Aims: To describe the clinical use of vaginal swabs in a tertiary women's hospital emergency department (ED), measure the impact of vaginal swabs on altering empirical clinical management, and to determine the economic cost of vaginal swab MCS.
Materials and methods: Retrospective case-series of vaginal swabs collected at a single, tertiary women's ED between January 2021 and July 2021. Symptomatology, clinical diagnosis, test results, and pre-swab and post-swab clinical management were determined upon medical record review. Economic costs of vaginal swab MCS were retrospectively determined via internal accounting records, permitting unit-level activity-based costing.

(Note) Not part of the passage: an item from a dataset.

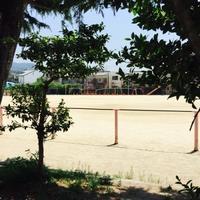 ハンドベースボール大会 - モリンダ*ウパウパのポップライフ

Results: A total of 660 vaginal swabs from 584 clinical episodes were included. Vulvovaginitis was the most common indication for swab collection (34.5%, 167 samples). Altered empirical management was observed in 9.8% of all swabs (95% CI 7.4-12.2%), with marked variability between clinical indications. Antimicrobial initiation was the most common alteration in management (8.9%, 95% CI 8.7-9.1%). The estimated cost of vaginal swab MCS was $29.71 AUD; labour, consumables and disposal costs accounted for 69.3, 29.8 and 0.9%, respectively.
Conclusions: The impact of vaginal swab MCS on empirical clinical management is context-specific and variable. The majority of swabs performed do not impact upon empirical management. Antimicrobial initiation is appreciably more common than antimicrobial cessation with vaginal swab results.